[SUPPLIED PASSAGE]
====
Saturday, November 7, 2020

Learn to code

Apparently the new direction I should take is to create a class to teach people losing their jobs how to code. It is what Rham thinks is necessary. Rham Emmanuel : "Learn to code. Those jobs aren't coming back."

Saturday, December 7, 2019

I am getting fed up

Today I created a sign for my room. For a class of Gen Ed seniors. PUT YOUR NAME ON YOUR PAPER.

Really?

I got an email from a parent. I wrote her son up for skipping my class, because he didn't come to my class or tell me a teacher he was with. Apparently (according to the mom) I didn't investigate enough. I repeat: gen ed senior.

Really?

Saturday, September 28, 2019

Stupid Choices

In NYC you can be fined for calling an illegal alien an illegal alien.

My school is teaching us "functional Spanish" once a month, for less than 10 minutes, in the faculty meetings so we can call non-English speaking parents to talk with them about their children.

And (and I think this is related to the above) the state is not requiring teachers be certified because it is too difficult to get certified teachers.

Oy vey!

Friday, September 13, 2019

My name does not matter

I have been in this school for years. Last year they hired someone with a similar but different name. And, then, suddenly - they couldn't tell us apart. And I started getting her phone calls.

This year I pointed that out. Now I get her emails as well.
====
[STORED ROWS]

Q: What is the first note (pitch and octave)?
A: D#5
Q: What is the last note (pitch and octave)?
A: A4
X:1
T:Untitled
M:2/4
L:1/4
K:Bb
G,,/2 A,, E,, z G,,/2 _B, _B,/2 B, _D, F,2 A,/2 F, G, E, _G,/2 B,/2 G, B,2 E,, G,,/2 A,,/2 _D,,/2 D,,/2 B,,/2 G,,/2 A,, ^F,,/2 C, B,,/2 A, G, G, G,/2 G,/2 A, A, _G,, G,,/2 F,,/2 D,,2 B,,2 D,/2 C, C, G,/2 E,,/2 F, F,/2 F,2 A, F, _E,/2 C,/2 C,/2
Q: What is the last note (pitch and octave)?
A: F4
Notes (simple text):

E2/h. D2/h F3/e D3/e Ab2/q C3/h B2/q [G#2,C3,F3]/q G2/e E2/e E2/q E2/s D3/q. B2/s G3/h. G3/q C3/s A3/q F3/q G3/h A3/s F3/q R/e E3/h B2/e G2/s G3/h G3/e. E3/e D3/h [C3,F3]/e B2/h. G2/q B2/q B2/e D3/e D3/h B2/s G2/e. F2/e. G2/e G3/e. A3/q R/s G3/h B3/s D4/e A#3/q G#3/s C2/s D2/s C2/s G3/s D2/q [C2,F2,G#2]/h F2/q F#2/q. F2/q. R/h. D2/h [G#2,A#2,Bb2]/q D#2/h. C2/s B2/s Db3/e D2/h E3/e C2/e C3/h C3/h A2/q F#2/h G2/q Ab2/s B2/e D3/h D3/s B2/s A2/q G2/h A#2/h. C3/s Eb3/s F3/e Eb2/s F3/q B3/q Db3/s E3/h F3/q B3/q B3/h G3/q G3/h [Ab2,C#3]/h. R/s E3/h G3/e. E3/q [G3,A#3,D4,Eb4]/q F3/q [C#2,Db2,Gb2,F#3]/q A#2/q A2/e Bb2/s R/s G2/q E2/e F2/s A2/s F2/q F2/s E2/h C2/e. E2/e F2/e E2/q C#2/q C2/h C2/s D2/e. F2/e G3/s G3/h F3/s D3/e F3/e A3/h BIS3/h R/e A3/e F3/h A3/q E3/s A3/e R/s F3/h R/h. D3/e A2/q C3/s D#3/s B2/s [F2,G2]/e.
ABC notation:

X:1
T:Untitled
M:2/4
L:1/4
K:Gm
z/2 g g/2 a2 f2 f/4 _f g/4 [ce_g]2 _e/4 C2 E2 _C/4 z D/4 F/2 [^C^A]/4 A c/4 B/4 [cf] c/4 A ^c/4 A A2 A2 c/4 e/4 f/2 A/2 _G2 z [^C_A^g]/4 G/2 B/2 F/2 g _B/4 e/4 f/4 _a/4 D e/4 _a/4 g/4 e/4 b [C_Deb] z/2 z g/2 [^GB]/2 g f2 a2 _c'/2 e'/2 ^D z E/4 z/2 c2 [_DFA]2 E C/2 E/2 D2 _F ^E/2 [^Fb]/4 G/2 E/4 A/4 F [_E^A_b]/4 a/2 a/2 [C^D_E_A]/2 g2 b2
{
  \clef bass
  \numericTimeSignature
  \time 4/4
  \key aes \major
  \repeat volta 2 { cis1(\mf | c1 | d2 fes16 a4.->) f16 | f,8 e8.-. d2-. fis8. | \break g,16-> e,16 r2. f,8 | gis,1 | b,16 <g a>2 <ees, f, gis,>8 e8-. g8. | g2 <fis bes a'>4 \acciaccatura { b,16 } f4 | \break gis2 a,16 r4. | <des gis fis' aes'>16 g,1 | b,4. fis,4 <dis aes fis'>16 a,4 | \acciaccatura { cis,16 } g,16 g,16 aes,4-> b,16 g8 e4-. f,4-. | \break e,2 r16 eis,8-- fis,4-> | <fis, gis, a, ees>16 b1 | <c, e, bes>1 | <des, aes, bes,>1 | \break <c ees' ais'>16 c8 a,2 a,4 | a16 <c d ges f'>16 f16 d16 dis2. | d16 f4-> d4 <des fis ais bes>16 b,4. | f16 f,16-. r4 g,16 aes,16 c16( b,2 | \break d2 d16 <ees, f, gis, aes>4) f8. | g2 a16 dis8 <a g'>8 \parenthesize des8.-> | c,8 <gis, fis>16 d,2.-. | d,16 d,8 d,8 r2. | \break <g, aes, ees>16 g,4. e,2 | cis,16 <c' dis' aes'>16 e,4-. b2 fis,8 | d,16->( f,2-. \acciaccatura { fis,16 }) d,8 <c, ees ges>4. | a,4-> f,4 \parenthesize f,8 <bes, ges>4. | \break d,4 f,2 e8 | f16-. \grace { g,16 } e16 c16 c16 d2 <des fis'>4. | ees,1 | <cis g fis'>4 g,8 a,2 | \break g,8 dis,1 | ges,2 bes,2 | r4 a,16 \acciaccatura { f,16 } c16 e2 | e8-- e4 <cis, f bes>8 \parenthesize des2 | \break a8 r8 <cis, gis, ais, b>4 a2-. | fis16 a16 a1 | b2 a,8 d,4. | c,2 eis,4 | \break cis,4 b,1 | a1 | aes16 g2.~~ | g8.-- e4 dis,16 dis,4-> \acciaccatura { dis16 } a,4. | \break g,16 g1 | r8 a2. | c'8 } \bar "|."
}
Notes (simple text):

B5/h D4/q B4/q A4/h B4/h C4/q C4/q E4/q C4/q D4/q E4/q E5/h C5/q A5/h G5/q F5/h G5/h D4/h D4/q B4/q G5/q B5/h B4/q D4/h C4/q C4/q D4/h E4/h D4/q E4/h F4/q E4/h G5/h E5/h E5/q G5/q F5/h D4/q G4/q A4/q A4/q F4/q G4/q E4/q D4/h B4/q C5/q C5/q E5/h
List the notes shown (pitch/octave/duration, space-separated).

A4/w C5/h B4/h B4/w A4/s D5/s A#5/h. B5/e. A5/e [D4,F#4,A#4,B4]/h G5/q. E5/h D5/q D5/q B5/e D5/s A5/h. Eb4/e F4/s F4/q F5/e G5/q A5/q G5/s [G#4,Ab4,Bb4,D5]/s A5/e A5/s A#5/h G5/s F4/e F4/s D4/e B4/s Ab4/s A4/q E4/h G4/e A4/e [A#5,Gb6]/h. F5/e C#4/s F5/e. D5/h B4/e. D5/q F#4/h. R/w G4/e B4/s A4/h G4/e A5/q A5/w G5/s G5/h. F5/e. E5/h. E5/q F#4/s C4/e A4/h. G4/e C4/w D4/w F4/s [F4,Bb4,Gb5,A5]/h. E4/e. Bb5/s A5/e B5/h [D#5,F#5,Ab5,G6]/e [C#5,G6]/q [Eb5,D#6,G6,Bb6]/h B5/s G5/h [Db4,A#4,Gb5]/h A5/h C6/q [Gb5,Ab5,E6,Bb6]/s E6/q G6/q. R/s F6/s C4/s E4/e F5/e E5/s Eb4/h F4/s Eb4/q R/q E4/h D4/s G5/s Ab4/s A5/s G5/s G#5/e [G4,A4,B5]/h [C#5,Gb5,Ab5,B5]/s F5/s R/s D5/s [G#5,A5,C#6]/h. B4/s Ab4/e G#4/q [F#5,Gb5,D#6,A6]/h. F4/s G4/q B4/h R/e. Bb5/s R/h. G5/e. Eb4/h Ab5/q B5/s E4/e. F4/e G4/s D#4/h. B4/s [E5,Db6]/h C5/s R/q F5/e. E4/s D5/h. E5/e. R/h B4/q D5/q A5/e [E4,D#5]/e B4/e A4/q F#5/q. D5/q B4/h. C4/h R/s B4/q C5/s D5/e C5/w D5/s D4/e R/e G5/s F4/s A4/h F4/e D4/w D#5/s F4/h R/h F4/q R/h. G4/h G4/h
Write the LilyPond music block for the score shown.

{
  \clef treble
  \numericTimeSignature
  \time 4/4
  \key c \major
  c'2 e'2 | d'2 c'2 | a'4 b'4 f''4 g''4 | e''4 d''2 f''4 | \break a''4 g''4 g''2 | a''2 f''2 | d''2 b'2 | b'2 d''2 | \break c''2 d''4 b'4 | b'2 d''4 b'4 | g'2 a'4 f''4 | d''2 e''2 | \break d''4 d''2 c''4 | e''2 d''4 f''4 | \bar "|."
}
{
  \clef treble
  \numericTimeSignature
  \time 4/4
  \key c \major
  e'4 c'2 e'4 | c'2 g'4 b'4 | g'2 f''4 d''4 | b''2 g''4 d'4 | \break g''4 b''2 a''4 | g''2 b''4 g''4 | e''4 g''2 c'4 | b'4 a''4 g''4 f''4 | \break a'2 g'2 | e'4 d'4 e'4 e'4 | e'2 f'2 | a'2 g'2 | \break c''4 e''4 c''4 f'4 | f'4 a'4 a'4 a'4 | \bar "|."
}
====
[TASK PROMPT]
Carry on the teaching blog from its last sentence. The records play no part in what follows.

[RESPONSE]
My theme song follows.

Mister Cellophane

If Someone Stood Up In A Crowd
And Raised His Voice Up Way Out Loud
And Waved His Arm And Shook His Leg
You'd Notice Him
If Someone In The Movie Show
Yelled "Fire In The Second Row
This Whole Place Is A Powder Keg!"
You'd Notice Him
And Even Without Clucking Like A Hen
Everyone Gets Noticed, Now And Then,
Unless, Of Course, That Personage Should Be
Invisible, Inconsequential Me!
Cellophane
Mister Cellophane
Shoulda Been My Name
Mister Cellophane
'Cause You Can Look Right Through Me
Walk Right By Me
And Never Know I'm There...
I Tell Ya
Cellophane
Mister Cellophane
Shoulda Been My Name
Mister Cellophane
'Cause You Can Look Right Through Me
Walk Right By Me
And Never Know I'm There...

Sunday, August 11, 2019

Ethics

I was talking with a friend and mentioned an EOC (End of Course) teat (not given by the state) and mentioned how we, as teachers, cannot see it and the information we are given doesn't really match the test.

She said that once the test is given once, the teachers will know what it looks like.

Not really, I said. You monitor tests form other departments and cannot see your own.

She insisted that teachers will know.

Shades of the Atlanta Cheating Scandal from five years ago.

It told me a lot about her. My silence should have told her a lot about me - but I will bet she didn't hear it.

Friday, June 28, 2019

She's sensitive

I got a lecture from a friend (Dawn) the other day about my reaction to another teacher, we'll call that teacher Annabelle. Dawn said I need to cut Annabelle slack, because she's sensitive and I am apparently intimidating.

Annabelle was in a position to make my life significantly easier but, because she was sensitive and hurt by the principal, she packed up her mitt and ball and went home and never answered a single request for information.

Now I am supposed to work with her. Sarcasm aside, understand I don't care that she is sensitive. If she asks me for something, I would probably give it to her. But I am not going to volunteer. The year she had her feelings hurt by the principal, I had the worst working year and working environment since I started work at 15.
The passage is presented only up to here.